● WHAT YOU SHOULD DO:
Copy nothing but the text: repeat each entry exactly and drop the images.

● Spatial relationship records:
|---|
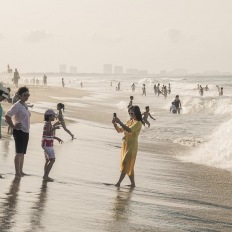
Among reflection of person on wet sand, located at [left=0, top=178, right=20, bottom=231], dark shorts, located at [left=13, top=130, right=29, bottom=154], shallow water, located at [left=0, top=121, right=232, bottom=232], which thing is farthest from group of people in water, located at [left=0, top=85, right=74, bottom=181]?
reflection of person on wet sand, located at [left=0, top=178, right=20, bottom=231]

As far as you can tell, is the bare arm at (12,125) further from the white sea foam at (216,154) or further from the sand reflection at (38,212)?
the white sea foam at (216,154)

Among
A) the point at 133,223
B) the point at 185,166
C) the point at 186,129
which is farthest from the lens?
the point at 186,129

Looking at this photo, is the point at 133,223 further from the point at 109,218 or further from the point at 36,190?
the point at 36,190

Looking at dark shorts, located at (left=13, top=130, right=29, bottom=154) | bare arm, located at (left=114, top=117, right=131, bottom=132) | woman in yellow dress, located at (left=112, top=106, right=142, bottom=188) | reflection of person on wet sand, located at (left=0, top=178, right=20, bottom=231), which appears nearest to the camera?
reflection of person on wet sand, located at (left=0, top=178, right=20, bottom=231)

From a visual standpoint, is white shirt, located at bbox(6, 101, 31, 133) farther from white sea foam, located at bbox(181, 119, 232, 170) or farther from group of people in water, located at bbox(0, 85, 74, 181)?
white sea foam, located at bbox(181, 119, 232, 170)

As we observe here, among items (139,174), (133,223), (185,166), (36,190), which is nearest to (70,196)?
(36,190)

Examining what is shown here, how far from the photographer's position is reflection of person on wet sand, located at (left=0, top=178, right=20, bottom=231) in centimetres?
562

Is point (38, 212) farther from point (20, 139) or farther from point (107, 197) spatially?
point (20, 139)

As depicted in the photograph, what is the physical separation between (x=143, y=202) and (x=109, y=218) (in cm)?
151

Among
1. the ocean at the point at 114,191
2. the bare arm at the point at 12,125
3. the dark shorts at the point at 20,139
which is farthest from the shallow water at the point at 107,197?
the bare arm at the point at 12,125

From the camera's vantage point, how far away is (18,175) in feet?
29.9

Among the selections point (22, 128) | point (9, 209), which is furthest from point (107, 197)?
point (22, 128)

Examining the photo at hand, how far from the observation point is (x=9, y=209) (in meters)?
6.38

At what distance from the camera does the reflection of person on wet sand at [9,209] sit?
5.62m
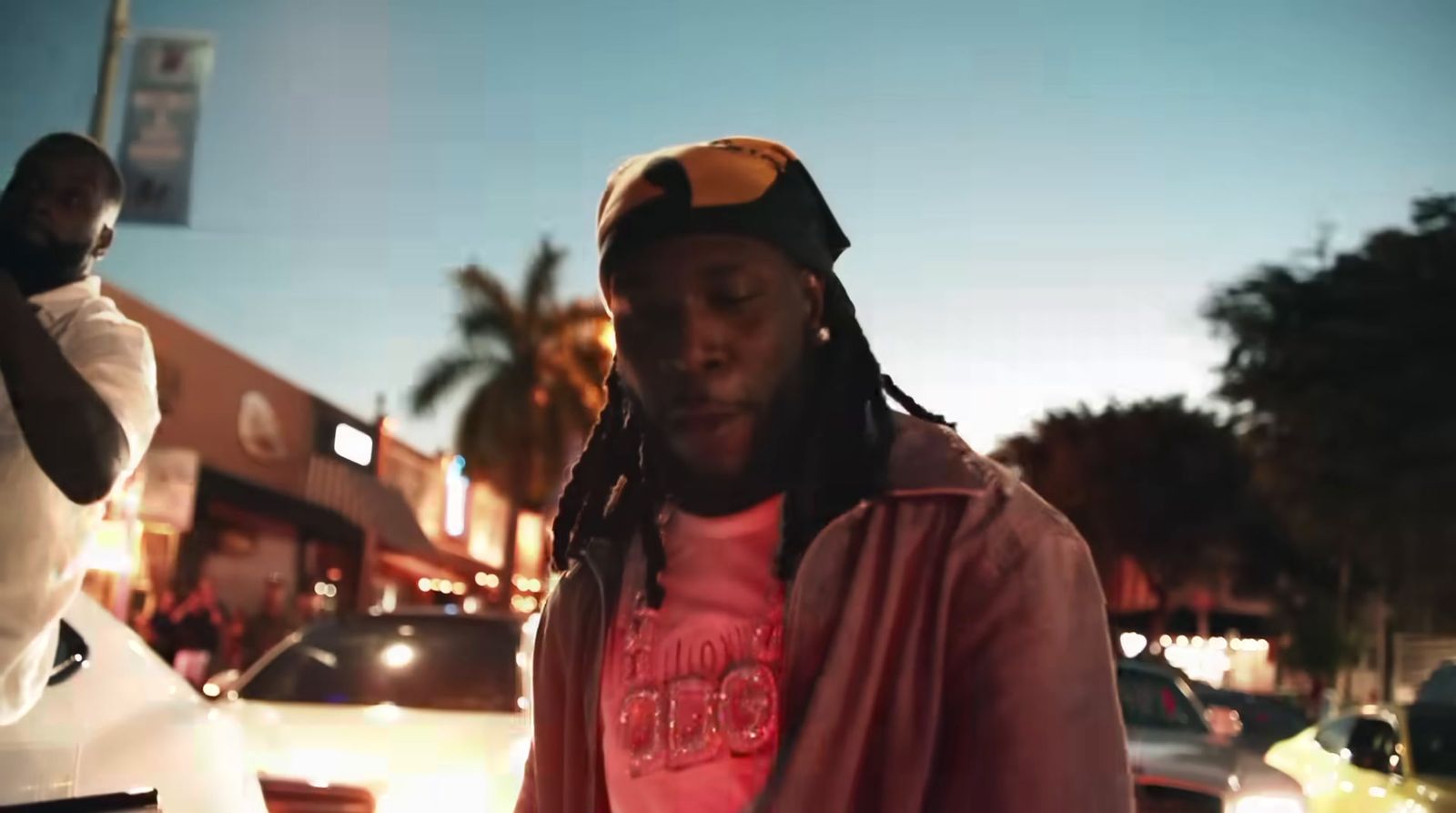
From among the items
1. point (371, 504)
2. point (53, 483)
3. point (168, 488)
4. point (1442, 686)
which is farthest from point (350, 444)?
point (53, 483)

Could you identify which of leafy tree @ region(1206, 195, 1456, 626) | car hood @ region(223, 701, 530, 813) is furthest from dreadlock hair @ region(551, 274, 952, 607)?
leafy tree @ region(1206, 195, 1456, 626)

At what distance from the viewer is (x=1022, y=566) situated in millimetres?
1407

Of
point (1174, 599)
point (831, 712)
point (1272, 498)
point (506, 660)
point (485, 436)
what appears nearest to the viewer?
point (831, 712)

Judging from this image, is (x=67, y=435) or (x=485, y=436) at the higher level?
(x=485, y=436)

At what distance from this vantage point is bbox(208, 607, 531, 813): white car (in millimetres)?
6590

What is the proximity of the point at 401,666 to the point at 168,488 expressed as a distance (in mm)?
5661

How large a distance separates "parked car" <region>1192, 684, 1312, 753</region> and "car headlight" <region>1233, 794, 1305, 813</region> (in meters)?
12.0

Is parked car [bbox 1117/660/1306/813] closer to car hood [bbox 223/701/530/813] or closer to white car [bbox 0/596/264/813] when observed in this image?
car hood [bbox 223/701/530/813]

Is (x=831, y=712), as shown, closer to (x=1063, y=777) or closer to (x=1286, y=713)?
(x=1063, y=777)

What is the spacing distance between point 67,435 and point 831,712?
113cm

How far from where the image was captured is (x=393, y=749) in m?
6.77

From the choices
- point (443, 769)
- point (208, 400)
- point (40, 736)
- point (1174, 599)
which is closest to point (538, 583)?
point (208, 400)

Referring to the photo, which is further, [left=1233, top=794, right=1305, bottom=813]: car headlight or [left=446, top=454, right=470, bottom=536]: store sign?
[left=446, top=454, right=470, bottom=536]: store sign

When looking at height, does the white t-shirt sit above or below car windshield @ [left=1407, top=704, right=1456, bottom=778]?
above
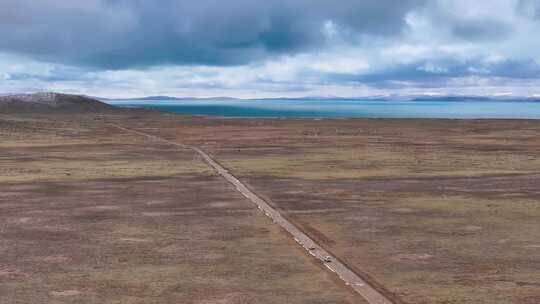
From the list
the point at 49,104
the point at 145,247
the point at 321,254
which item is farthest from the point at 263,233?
the point at 49,104

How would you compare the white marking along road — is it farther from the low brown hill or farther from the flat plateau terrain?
the low brown hill

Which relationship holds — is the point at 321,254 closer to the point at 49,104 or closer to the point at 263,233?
the point at 263,233

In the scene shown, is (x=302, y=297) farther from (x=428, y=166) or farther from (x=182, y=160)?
(x=182, y=160)

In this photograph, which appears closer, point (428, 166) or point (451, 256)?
point (451, 256)

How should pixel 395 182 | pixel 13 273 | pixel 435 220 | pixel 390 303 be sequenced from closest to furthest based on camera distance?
pixel 390 303
pixel 13 273
pixel 435 220
pixel 395 182

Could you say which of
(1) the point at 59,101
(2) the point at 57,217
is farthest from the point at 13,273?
(1) the point at 59,101

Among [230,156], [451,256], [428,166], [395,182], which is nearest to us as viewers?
[451,256]

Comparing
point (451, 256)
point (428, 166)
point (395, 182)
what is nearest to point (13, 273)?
point (451, 256)
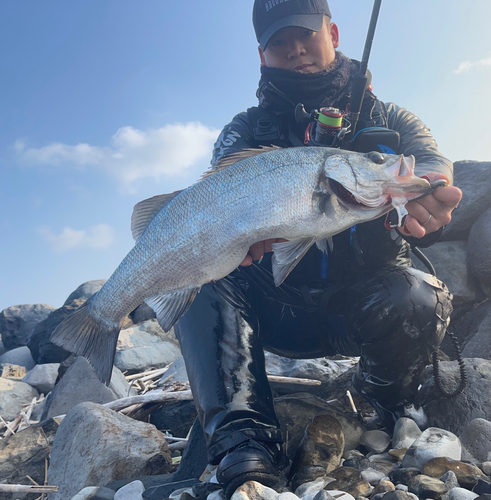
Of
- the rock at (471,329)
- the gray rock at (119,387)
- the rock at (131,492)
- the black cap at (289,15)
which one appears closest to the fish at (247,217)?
the rock at (131,492)

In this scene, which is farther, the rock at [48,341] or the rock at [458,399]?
the rock at [48,341]

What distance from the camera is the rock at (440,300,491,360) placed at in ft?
18.2

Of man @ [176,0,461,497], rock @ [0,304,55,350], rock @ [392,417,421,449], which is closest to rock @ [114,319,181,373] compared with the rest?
man @ [176,0,461,497]

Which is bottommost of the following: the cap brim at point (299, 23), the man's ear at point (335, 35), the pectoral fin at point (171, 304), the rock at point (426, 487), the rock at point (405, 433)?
the rock at point (405, 433)

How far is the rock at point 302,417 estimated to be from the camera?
2.86 metres

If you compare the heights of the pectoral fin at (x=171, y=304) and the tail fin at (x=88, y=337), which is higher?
the pectoral fin at (x=171, y=304)

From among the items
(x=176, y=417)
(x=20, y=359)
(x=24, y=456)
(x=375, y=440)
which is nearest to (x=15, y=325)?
(x=20, y=359)

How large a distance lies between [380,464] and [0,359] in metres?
11.8

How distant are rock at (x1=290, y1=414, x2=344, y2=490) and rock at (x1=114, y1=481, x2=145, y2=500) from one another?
933mm

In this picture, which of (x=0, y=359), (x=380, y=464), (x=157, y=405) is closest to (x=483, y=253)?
(x=380, y=464)

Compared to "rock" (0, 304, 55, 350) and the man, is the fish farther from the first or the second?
"rock" (0, 304, 55, 350)

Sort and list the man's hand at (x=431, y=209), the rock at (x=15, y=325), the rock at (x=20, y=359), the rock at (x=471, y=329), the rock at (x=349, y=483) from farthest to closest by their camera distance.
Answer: the rock at (x=15, y=325) < the rock at (x=20, y=359) < the rock at (x=471, y=329) < the man's hand at (x=431, y=209) < the rock at (x=349, y=483)

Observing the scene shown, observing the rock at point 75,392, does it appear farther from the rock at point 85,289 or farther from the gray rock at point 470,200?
the rock at point 85,289

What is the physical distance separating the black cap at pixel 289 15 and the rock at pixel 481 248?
4.55 meters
|---|
● EXERCISE RESULT:
Among reflection of person on wet sand, located at [left=0, top=178, right=20, bottom=231], dark shorts, located at [left=13, top=130, right=29, bottom=154], shallow water, located at [left=0, top=121, right=232, bottom=232], which thing is farthest from group of people in water, located at [left=0, top=85, right=74, bottom=181]?
reflection of person on wet sand, located at [left=0, top=178, right=20, bottom=231]

As far as you can tell, is the bare arm at (12,125) further from the white sea foam at (216,154) or further from the sand reflection at (38,212)?
the white sea foam at (216,154)

Among
A) the point at 133,223
B) the point at 185,166
C) the point at 186,129
which is farthest from the lens?
the point at 186,129

Looking at this photo, is the point at 133,223 further from the point at 109,218 or further from the point at 36,190?
the point at 36,190

Looking at dark shorts, located at (left=13, top=130, right=29, bottom=154) | bare arm, located at (left=114, top=117, right=131, bottom=132) | woman in yellow dress, located at (left=112, top=106, right=142, bottom=188) | reflection of person on wet sand, located at (left=0, top=178, right=20, bottom=231), which appears nearest to the camera?
reflection of person on wet sand, located at (left=0, top=178, right=20, bottom=231)

From a visual standpoint, is white shirt, located at bbox(6, 101, 31, 133) farther from white sea foam, located at bbox(181, 119, 232, 170) or farther from group of people in water, located at bbox(0, 85, 74, 181)?
white sea foam, located at bbox(181, 119, 232, 170)

As we observe here, among items (139,174), (133,223), (185,166), (36,190), which is nearest to (70,196)?
(36,190)

Examining what is shown here, how far from the photographer's position is reflection of person on wet sand, located at (left=0, top=178, right=20, bottom=231) in centimetres?
562

Is point (38, 212) farther from point (20, 139) or farther from point (107, 197) spatially?
point (20, 139)

As depicted in the photograph, what is the physical separation between (x=143, y=202) and (x=109, y=218) (in cm)?
151

Among
1. the ocean at the point at 114,191
2. the bare arm at the point at 12,125
3. the dark shorts at the point at 20,139
which is farthest from the shallow water at the point at 107,197?
the bare arm at the point at 12,125

From the camera's vantage point, how far away is (18,175) in feet?
29.9

Among the selections point (22, 128) | point (9, 209), which is furthest from point (107, 197)?
point (22, 128)

Examining the photo at hand, how far from the observation point is (x=9, y=209) (in meters)?
6.38

At what distance from the camera does the reflection of person on wet sand at [9,209] sit?
5.62m
From among the items
1. point (371, 504)
2. point (53, 483)
3. point (168, 488)
4. point (1442, 686)
which is farthest from point (350, 444)?
point (53, 483)

Could you identify which of leafy tree @ region(1206, 195, 1456, 626) | car hood @ region(223, 701, 530, 813) is furthest from dreadlock hair @ region(551, 274, 952, 607)?
leafy tree @ region(1206, 195, 1456, 626)

At what distance from the viewer is (x=1022, y=566) situated in millimetres?
1407

Of
point (1174, 599)
point (831, 712)
point (1272, 498)
point (506, 660)
point (485, 436)
what appears nearest to the viewer?
point (831, 712)

Judging from this image, is (x=67, y=435) or (x=485, y=436) at the higher level?
(x=485, y=436)

At what distance from this vantage point is bbox(208, 607, 531, 813): white car (in millimetres)?
6590

What is the proximity of the point at 401,666 to the point at 168,488 expressed as a distance (in mm)?
5661

How large a distance separates "parked car" <region>1192, 684, 1312, 753</region> and "car headlight" <region>1233, 794, 1305, 813</region> (in meters)?
12.0

Is parked car [bbox 1117/660/1306/813] closer to car hood [bbox 223/701/530/813] or closer to white car [bbox 0/596/264/813] when observed in this image?
car hood [bbox 223/701/530/813]

Is (x=831, y=712), as shown, closer to (x=1063, y=777) or closer to (x=1286, y=713)?
(x=1063, y=777)

What is the spacing distance between point 67,435 and point 831,712?
113cm

How far from where the image was captured is (x=393, y=749) in m?
6.77

From the choices
- point (443, 769)
- point (208, 400)
- point (40, 736)
- point (1174, 599)
which is closest to point (538, 583)?
point (208, 400)

Referring to the photo, which is further, [left=1233, top=794, right=1305, bottom=813]: car headlight or [left=446, top=454, right=470, bottom=536]: store sign?
[left=446, top=454, right=470, bottom=536]: store sign

When looking at height, does the white t-shirt sit above or below car windshield @ [left=1407, top=704, right=1456, bottom=778]?
above
From the list
the point at 49,104
the point at 145,247
the point at 321,254
which item is farthest from the point at 263,233?
the point at 49,104

How would you compare the white marking along road — is it farther from the low brown hill or farther from the flat plateau terrain?
the low brown hill

Which relationship holds — is the point at 321,254 closer to the point at 49,104 or closer to the point at 263,233?
the point at 263,233

In the scene shown, is (x=302, y=297) farther from (x=428, y=166) or farther from (x=182, y=160)?
(x=182, y=160)

In this photograph, which appears closer, point (428, 166) or point (451, 256)?
point (451, 256)

How should pixel 395 182 | pixel 13 273 | pixel 435 220 | pixel 390 303 be sequenced from closest to furthest based on camera distance?
pixel 390 303
pixel 13 273
pixel 435 220
pixel 395 182

Could you say which of
(1) the point at 59,101
(2) the point at 57,217
is farthest from the point at 13,273?
(1) the point at 59,101

Among [230,156], [451,256], [428,166], [395,182], which is nearest to us as viewers?
[451,256]

Comparing
point (451, 256)
point (428, 166)
point (395, 182)
what is nearest to point (13, 273)?
point (451, 256)
Of
- the rock at (471,329)
- the gray rock at (119,387)
- the rock at (131,492)
- the black cap at (289,15)
which one appears closest to the fish at (247,217)?
the rock at (131,492)

In this scene, which is farther, the rock at [48,341] or the rock at [458,399]?
the rock at [48,341]

What distance from the camera is the rock at (440,300,491,360) placed at in ft?
18.2

Of man @ [176,0,461,497], rock @ [0,304,55,350], rock @ [392,417,421,449], which is closest to rock @ [114,319,181,373] compared with the rest?
man @ [176,0,461,497]

Which is bottommost of the following: the cap brim at point (299, 23), the man's ear at point (335, 35), the pectoral fin at point (171, 304), the rock at point (426, 487), the rock at point (405, 433)?
the rock at point (405, 433)

How far is the rock at point 302,417 estimated to be from the camera?
2.86 metres

If you compare the heights of the pectoral fin at (x=171, y=304) and the tail fin at (x=88, y=337), which is higher?
the pectoral fin at (x=171, y=304)

From among the items
(x=176, y=417)
(x=20, y=359)
(x=24, y=456)
(x=375, y=440)
which is nearest to (x=15, y=325)?
(x=20, y=359)

How large a distance lies between [380,464] and [0,359] in metres?
11.8

How distant are rock at (x1=290, y1=414, x2=344, y2=490) and rock at (x1=114, y1=481, x2=145, y2=500) from one another?
933mm

In this picture, which of (x=0, y=359), (x=380, y=464), (x=157, y=405) is closest to (x=483, y=253)?
(x=380, y=464)

Compared to "rock" (0, 304, 55, 350) and the man, is the fish farther from the first or the second?
"rock" (0, 304, 55, 350)

Sort and list the man's hand at (x=431, y=209), the rock at (x=15, y=325), the rock at (x=20, y=359), the rock at (x=471, y=329), the rock at (x=349, y=483) from farthest to closest by their camera distance.
Answer: the rock at (x=15, y=325) < the rock at (x=20, y=359) < the rock at (x=471, y=329) < the man's hand at (x=431, y=209) < the rock at (x=349, y=483)

Observing the scene shown, observing the rock at point 75,392, does it appear farther from the rock at point 85,289 or farther from the gray rock at point 470,200?
the rock at point 85,289

What is the physical distance separating the black cap at pixel 289 15 and the rock at pixel 481 248?
4.55 meters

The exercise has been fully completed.